The Devil’s Stairstep below the West Spanish Peak is one of the great dikes, which look like long stretches of the Great Wall of China somehow transported to Colorado – they are actually huge remnants of ancient volcanic activity—igneous intrusions that form long, high divisions of the countryside. Be sure to allow plenty of time to explore the byways.

The route passes through Cuchara, near the Spanish Peaks Wilderness. Cuchara looks like a set from some old western movie, complete with the wooden boardwalks. If you are longing to shop for local craft items, Cuchara might just be the place for you to linger and browse. Options for hiking, horseback riding and fishing abound. The Cuchara Inn offers overnight rooms, and the renal office offers cabins, the dining options are the Dog Bar and Grill for hot dogs, pizza and sandwiches (take your meal to the patio to dine in the cool of the mountains), and Timbers for lobster fettuccini, salmon, fillet and flank steak.

The Apishapa Arch

Photo by adoverboy2 on Panoramio

The Highway of Legends crosses Cucharas Pass at 9,995 feet (stand on someone’s shoulders there, and you can say you are at 10,000 feet, just for fun. Then the route enters Las Animas County. For a fine weather adventure, drive County Road 364 to County Road 46 up to Cordova Pass. You will see one of the most picturesque aspects of the famous rocky dikes: the Apishapa Arch, a tunneled opening carved into the dike to permit CR 46 to go through it. It was built by the Civilian Conservation Corps in the 1930s. The drive is off the beaten path but only 9.9 miles to the Arch. The route is passable in a passenger vehicle during summer months, but closed in winter.

Monument Lake, Colorado

Anna Zoromski/Miles Via

State Highway 12 winds its way around North Lake and then alongside Monument Lake, two photo-worthy bodies of water that reflect the pines and the mountains beautifully. Monument Lake Resort offers dining and lodging.

The road turns eastward near Stonewall. This is an old resort and vacation area, with dining at the Stonewall Shopping Bag which offers great burgers, neat memorabilia on the walls and a setting amid the towering pines and magnificent rock formations that rise 250 feet above town. There’s lodging at the Stonewall Lodge. The town is named for the famous stone walls or dikes, Dakota era sandstone walls that loom above the town and are breathtaking to behold. Rock climbers flock to this area.

Cokedale, Coloarod Coke Ovens

Anna Zoromski/Miles Via

The Highway of Legends continues east along the Purgatorie River.
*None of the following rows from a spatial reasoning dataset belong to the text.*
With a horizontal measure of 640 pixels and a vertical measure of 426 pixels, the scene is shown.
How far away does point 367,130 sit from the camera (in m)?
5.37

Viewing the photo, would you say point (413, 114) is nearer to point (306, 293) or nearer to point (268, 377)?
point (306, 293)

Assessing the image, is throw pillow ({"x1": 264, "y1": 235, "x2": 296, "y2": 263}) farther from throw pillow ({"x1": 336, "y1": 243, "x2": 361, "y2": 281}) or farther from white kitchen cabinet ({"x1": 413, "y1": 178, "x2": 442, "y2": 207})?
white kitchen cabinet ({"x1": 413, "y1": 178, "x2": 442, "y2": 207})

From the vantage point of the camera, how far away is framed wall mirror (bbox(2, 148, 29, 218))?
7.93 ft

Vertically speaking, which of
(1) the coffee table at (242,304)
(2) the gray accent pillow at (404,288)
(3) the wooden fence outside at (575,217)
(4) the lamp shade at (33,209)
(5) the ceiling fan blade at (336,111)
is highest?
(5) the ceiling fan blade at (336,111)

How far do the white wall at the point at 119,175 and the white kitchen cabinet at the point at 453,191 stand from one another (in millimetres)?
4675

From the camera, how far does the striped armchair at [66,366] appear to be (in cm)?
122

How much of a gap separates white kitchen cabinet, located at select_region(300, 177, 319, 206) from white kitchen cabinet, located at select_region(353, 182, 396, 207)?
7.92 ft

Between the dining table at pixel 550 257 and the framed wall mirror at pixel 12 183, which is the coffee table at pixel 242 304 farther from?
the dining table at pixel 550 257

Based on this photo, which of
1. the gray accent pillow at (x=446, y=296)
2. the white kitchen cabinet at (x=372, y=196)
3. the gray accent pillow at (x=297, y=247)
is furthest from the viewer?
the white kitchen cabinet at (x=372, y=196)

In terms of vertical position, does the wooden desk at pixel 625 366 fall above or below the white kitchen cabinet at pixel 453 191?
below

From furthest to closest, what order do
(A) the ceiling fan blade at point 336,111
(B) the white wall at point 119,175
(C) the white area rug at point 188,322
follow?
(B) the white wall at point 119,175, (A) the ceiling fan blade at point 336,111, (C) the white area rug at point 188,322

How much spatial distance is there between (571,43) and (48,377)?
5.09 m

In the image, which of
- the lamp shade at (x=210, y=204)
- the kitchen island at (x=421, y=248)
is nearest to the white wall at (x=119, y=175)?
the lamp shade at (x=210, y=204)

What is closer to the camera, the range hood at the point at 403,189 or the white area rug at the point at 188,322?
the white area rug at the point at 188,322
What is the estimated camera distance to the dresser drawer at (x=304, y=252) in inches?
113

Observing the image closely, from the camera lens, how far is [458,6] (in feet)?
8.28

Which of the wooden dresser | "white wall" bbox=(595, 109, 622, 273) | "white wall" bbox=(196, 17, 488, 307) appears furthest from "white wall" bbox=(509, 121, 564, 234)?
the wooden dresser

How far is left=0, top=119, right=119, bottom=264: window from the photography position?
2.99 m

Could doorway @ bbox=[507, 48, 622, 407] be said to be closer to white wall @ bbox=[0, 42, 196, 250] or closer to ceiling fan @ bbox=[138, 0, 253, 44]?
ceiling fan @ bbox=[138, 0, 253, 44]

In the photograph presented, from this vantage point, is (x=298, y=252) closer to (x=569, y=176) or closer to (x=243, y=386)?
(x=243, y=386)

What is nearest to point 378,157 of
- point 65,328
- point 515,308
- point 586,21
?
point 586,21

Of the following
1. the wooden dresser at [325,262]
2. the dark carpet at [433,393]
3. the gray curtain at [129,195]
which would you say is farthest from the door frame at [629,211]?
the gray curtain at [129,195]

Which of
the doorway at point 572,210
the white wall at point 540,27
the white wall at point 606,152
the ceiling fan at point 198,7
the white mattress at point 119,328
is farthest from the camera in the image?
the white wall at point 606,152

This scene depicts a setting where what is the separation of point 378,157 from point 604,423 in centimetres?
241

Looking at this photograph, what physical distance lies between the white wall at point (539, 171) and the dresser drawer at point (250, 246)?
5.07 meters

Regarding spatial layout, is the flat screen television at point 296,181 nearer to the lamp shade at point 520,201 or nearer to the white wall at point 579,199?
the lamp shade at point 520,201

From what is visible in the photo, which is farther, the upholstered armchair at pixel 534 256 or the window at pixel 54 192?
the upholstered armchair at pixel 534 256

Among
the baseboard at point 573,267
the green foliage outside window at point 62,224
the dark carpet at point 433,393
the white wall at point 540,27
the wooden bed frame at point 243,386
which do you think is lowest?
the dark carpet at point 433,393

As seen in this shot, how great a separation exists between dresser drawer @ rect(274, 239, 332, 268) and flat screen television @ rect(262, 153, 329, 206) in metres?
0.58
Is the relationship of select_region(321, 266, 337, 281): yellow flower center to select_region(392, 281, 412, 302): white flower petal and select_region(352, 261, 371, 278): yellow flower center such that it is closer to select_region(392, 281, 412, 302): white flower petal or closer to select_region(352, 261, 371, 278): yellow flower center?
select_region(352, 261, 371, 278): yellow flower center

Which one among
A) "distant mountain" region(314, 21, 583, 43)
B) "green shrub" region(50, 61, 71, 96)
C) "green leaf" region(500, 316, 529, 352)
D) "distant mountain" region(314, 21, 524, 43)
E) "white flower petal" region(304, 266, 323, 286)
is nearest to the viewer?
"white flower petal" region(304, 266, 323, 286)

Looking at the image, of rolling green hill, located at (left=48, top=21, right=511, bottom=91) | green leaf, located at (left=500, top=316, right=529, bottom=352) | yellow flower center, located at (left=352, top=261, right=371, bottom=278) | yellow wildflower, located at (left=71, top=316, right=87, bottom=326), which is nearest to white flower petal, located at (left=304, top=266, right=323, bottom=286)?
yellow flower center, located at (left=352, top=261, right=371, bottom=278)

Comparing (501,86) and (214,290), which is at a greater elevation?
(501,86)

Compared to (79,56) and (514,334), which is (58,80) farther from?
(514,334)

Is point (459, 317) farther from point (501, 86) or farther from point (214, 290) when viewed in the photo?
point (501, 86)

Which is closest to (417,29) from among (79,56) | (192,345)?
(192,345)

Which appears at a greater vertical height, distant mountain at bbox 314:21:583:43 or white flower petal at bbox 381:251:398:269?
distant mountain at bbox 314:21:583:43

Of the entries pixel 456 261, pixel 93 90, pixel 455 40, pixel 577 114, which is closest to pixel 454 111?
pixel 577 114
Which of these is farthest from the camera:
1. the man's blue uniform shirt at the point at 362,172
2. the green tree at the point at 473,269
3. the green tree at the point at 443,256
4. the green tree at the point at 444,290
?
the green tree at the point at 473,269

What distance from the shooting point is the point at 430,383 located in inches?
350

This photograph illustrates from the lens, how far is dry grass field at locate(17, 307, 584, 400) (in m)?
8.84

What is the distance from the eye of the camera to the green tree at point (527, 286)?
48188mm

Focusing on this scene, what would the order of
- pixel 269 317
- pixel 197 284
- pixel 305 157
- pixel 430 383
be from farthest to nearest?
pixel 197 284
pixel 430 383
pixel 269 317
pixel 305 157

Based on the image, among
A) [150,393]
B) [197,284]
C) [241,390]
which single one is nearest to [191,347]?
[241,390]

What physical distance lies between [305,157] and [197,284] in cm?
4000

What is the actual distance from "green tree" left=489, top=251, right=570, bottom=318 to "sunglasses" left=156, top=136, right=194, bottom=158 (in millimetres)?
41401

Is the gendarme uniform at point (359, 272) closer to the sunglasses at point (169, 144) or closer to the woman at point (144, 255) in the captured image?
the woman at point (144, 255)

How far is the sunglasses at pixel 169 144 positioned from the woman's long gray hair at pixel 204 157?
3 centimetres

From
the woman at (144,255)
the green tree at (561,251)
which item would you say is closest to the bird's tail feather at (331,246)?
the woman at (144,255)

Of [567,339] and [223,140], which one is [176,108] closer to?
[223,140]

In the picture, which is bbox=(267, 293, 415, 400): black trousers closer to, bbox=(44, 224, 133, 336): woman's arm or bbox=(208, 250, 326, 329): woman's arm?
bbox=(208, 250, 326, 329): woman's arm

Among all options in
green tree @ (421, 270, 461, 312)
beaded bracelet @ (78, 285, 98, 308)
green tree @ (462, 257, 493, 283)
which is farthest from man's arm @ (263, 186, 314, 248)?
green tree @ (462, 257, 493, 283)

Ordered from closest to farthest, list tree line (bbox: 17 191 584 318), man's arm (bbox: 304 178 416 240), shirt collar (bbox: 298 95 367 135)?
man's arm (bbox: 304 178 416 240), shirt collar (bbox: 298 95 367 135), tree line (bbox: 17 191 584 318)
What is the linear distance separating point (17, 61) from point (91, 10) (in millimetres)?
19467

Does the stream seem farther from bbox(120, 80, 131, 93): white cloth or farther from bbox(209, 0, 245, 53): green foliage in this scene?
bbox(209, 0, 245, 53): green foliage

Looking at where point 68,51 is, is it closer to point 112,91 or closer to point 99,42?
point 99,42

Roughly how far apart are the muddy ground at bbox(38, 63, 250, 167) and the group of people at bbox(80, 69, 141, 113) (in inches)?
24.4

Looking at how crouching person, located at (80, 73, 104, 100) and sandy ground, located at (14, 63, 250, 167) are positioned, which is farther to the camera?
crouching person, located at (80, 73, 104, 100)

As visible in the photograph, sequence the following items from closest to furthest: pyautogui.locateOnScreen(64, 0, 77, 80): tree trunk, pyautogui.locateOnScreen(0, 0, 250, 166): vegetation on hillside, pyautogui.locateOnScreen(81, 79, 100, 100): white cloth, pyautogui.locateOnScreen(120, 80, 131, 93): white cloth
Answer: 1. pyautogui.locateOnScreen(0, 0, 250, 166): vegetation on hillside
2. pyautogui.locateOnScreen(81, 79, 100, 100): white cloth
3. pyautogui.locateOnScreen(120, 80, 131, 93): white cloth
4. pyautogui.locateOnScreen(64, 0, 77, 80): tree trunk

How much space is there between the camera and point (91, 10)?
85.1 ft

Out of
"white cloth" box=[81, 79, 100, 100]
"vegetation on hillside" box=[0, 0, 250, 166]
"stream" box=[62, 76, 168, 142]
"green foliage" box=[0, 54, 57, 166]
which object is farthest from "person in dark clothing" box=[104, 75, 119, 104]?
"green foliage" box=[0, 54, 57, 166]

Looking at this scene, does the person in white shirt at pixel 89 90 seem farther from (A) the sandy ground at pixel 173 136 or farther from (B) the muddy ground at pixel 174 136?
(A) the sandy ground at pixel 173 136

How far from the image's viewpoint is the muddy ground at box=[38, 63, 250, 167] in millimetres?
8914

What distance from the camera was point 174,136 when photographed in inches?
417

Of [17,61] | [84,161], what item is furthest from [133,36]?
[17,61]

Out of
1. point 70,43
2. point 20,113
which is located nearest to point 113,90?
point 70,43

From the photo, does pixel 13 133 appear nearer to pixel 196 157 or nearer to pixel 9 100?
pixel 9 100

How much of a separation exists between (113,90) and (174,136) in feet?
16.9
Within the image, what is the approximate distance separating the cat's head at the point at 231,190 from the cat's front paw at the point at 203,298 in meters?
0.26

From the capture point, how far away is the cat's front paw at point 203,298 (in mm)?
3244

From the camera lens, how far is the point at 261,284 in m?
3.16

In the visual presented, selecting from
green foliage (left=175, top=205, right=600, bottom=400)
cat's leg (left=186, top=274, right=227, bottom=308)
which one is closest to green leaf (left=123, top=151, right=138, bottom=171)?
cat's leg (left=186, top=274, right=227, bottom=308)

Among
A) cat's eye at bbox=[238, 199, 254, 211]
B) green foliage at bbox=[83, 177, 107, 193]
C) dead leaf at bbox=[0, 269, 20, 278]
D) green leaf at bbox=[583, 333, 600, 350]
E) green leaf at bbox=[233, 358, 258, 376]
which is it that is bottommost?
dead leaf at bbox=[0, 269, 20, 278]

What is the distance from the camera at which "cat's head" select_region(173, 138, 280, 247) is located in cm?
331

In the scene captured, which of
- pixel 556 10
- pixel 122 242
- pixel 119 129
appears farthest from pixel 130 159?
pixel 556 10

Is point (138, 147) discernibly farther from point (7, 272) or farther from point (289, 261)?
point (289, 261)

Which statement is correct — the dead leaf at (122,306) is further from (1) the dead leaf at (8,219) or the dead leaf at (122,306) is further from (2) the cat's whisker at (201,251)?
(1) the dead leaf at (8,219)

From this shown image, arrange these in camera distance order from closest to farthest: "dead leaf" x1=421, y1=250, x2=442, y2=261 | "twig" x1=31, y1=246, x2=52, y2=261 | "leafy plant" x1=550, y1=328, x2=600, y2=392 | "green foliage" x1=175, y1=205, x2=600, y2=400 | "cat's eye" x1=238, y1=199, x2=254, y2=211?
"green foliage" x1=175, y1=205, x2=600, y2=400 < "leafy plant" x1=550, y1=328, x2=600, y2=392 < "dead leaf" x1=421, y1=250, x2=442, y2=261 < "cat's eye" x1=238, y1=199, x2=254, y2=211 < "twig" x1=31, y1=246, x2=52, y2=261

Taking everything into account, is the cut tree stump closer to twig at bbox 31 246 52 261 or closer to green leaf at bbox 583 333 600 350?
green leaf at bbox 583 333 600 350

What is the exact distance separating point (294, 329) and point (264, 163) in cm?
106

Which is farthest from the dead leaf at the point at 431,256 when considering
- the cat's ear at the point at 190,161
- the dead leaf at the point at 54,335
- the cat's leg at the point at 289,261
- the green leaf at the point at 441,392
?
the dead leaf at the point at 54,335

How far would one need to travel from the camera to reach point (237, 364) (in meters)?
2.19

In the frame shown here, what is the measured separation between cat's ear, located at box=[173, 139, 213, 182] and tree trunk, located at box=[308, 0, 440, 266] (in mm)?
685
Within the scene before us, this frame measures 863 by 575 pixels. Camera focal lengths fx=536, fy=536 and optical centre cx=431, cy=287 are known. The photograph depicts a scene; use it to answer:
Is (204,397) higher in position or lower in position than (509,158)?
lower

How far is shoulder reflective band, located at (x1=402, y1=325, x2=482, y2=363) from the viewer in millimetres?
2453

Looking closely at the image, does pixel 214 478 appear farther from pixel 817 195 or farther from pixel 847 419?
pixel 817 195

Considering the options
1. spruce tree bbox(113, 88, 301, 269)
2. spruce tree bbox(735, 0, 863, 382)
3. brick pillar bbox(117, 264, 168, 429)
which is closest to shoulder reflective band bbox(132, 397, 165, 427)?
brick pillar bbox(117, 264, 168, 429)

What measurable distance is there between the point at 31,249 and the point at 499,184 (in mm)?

This region was a mining center a hundred years ago, and lingering evidence from those boom years meets the eye along this stretch of the drive. As you go through Weston, look for elk; the nation’s’ largest herd lives here. The church at Weston is a favorite with photographers, in its setting surrounded by the towering mountains. Valdez was a company town for the Frederick Mine, and is now mostly empty. The General Store and other sites are frequent subjects for photographers. Cokedale is known for the ruins of its coke ovens which dominate the landscape like low lying aqueducts. Visit the Cokedale National Historic District. Coal mining took place here from 1909 to 1949. It is sometimes characterized as a ghost town, but 130 people call Cokedale home.

You will skirt Trinidad Lake before The Highway of Legends ends in Trinidad where route 12 meets Interstate 25. Trinidad was a Santa Fe Tral traiding station and a place where the settlers rested before they traversed the Raton Pass into New Mexico. Bat Masterson served as marshal of Trinidad in the 1880’s. One of the stage coach drivers between Trinidad and Box Springs was Wyatt Earp. Kit Carson was also well known in the town. Sights to see include the Bloom Mansion, which serves as the Trinidad History Museum, A. R. Mitchell Memorial Museum of Western Art, and the Baca house. Good dining choices include Tequila’s Family Mexican Restaurant, Bella Luna, and The Café. Lodging in Trinidad includes La Quinta, Days Inn, and Holiday Inn and Suites. For dinging we suggest The Café for Baca sandwich and homemade tomato basil soup, Bella Luna for pizza, and Rino’s Italian Restaurant and Steak House, in a former church building, which features great food served by singing waiters.